I was fortunate enough to attend our local NAVHDA chapter’s training day and even help out a bit. It was a very positive and supportive session. The young dogs all exhibited strong potential and as the upcoming test implies, natural ability. And of course, our leadership did yeoman’s duty on organizing the event and the logistics leading up to it.
fter having been away from puppy training for many years, what was striking was how many of the fundamentals of young-dog training are still the most important.
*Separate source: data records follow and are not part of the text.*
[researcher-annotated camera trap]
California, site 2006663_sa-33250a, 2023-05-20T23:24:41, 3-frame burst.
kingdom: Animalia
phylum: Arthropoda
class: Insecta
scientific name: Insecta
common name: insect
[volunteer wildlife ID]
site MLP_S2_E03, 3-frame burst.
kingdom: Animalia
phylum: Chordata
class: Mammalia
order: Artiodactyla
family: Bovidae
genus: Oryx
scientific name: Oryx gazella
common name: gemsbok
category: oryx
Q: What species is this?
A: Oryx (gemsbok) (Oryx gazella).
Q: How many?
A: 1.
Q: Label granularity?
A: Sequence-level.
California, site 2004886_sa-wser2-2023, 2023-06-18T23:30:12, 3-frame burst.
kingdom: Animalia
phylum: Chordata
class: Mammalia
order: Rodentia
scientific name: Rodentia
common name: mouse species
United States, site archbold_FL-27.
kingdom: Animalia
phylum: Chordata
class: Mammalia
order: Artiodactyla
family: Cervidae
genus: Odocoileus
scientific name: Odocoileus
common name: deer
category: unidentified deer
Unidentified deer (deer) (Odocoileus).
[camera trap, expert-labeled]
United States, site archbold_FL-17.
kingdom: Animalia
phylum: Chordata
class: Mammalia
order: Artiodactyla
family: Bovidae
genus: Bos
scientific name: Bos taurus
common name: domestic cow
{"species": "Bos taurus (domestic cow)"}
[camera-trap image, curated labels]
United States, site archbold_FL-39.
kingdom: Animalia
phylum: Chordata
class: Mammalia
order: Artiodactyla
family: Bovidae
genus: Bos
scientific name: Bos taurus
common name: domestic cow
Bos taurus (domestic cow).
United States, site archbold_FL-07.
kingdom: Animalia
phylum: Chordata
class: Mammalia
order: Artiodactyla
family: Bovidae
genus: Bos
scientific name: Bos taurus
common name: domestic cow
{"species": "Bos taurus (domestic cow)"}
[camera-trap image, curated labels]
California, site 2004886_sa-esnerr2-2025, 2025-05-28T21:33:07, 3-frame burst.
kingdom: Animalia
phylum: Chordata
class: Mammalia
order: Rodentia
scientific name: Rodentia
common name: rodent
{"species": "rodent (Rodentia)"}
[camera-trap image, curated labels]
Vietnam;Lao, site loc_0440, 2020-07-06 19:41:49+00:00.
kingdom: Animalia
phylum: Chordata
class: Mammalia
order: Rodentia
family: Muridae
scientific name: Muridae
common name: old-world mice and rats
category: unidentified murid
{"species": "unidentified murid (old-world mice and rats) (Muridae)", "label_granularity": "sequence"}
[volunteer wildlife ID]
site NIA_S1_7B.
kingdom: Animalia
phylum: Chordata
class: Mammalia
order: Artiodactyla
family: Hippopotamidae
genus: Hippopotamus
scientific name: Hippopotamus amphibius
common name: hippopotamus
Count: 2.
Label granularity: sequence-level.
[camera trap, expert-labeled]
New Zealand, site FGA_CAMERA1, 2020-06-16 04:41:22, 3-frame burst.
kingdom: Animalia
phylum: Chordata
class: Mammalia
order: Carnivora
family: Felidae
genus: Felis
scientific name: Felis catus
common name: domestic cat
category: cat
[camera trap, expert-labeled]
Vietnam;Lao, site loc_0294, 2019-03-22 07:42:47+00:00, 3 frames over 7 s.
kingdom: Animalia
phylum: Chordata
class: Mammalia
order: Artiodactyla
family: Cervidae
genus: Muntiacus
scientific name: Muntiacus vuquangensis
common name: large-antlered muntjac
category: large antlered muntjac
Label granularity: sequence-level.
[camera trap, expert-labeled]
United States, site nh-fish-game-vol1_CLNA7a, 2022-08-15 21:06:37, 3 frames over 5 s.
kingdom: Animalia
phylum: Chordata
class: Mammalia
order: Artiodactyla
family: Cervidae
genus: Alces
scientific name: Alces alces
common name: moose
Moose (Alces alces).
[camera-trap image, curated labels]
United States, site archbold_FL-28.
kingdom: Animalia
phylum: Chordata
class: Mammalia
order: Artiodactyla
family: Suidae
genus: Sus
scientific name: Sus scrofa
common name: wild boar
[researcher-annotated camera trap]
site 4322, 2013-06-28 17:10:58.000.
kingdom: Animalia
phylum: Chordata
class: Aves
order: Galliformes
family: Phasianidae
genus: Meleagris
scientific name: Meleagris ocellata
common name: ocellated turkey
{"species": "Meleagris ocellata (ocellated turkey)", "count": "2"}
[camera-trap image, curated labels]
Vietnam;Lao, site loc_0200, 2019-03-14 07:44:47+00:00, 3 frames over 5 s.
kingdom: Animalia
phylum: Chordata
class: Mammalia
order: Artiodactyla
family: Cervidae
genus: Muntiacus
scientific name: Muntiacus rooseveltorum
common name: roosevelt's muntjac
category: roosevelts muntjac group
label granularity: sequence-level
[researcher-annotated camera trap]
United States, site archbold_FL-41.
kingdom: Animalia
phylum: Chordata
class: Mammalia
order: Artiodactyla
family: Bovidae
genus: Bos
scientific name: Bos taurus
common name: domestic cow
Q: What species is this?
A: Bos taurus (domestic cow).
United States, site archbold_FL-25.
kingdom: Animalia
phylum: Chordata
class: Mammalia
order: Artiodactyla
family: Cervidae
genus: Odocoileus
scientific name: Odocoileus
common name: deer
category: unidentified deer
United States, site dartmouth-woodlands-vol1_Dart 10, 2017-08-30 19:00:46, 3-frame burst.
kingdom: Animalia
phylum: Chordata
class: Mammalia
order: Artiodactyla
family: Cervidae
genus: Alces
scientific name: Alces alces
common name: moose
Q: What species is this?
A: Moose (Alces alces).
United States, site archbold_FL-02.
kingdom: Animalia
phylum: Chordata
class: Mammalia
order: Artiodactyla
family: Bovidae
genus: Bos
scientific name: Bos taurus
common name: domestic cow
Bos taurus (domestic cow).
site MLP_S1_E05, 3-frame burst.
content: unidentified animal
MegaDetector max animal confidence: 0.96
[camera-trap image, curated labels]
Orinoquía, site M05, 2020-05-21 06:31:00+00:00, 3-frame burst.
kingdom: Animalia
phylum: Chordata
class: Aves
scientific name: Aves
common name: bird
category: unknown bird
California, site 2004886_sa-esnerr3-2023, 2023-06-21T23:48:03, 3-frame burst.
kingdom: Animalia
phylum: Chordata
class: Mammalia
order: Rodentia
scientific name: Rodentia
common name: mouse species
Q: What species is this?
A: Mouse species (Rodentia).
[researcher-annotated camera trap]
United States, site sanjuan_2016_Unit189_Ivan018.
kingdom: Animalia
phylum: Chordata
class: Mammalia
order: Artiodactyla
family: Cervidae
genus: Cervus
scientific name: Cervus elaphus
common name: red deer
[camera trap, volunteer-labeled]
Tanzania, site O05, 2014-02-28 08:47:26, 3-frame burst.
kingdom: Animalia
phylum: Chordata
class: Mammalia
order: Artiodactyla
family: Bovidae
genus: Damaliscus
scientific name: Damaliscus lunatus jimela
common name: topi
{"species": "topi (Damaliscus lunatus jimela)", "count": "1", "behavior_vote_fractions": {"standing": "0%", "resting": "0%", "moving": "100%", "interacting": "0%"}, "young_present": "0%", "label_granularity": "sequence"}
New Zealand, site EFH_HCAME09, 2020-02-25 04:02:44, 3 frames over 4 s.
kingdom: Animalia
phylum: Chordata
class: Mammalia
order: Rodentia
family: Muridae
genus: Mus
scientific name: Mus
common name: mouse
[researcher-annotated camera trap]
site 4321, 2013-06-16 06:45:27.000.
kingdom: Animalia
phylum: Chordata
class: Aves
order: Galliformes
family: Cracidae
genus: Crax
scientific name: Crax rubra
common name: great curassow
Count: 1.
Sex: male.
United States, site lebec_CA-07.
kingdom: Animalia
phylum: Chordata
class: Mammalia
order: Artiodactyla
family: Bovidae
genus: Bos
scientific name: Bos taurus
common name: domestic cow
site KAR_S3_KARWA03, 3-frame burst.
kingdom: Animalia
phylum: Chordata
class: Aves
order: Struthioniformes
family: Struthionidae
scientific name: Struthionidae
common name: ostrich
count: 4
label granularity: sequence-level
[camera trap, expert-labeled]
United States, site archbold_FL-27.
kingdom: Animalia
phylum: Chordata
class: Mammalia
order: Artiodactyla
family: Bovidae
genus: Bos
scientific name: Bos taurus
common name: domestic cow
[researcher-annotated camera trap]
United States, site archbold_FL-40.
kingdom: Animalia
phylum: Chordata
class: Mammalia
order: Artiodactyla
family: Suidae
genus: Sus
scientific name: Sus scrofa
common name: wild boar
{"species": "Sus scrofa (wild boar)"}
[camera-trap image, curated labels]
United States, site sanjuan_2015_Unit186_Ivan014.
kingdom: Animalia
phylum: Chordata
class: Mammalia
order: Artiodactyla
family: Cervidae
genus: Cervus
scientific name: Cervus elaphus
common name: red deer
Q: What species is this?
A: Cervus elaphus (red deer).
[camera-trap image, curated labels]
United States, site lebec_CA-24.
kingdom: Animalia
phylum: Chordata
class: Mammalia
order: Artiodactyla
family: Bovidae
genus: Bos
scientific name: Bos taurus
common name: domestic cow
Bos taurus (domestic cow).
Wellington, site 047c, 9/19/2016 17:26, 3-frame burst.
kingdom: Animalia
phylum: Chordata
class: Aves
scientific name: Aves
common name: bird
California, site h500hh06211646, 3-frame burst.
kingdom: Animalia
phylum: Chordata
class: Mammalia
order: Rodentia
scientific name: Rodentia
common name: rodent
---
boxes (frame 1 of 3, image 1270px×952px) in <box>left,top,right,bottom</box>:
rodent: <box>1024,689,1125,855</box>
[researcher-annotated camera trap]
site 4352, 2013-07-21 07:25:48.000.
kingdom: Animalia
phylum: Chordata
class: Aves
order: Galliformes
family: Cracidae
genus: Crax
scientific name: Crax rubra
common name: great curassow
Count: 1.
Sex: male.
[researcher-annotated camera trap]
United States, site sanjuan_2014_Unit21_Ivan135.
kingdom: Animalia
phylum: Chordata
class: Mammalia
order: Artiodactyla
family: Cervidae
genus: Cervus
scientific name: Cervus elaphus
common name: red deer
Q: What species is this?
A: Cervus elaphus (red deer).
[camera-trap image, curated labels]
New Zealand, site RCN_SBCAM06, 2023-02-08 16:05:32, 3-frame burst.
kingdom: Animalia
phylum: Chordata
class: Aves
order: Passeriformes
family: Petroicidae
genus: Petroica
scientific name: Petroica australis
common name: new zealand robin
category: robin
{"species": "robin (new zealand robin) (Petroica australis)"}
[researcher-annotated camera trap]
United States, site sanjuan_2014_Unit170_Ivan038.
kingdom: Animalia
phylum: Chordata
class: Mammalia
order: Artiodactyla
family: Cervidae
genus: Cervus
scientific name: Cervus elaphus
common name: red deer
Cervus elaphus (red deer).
The challenges young dogs faced yesterday haven’t changed since I ran Bill, Yankee, Buddy and Manny in NA:
1. Obedience – sure, it’s a puppy test, but consistently following basic commands not only aids in succeeding at the rest of the training challenges, it bonds owner and dog.
2. Socialization – whether with other dogs or humans, a young dog will perform better in the field and at a test when it is comfortable around others.
3. Bird contact – a dog that knows what a bird is and what to do around one, will be more confident in the field and apt to better follow directions. The NA test shouldn’t be their first exposure to birds.
4. Water – most of us may rationalize that we own an upland dog, but I guarantee the time will come for a water retrieve and if you are a true conservationist, it’s either you or your dog swimming in that icy pond.
Yes, it’s easier said than done. It’ll cost us time and money and more than a little aggravation. There are plenty of legitimate reasons these basics don’t get enough attention.
And it’s easy to say, not as easy to do these things – just ask Flick. But our commitment to our hunting partner requires them if both parties are to lead fulfilling lives in the field and at home. We hold all the cards, it is our responsibility. Going the extra mile to get our dog exposure to all four pays dividends for their – and our – entire life.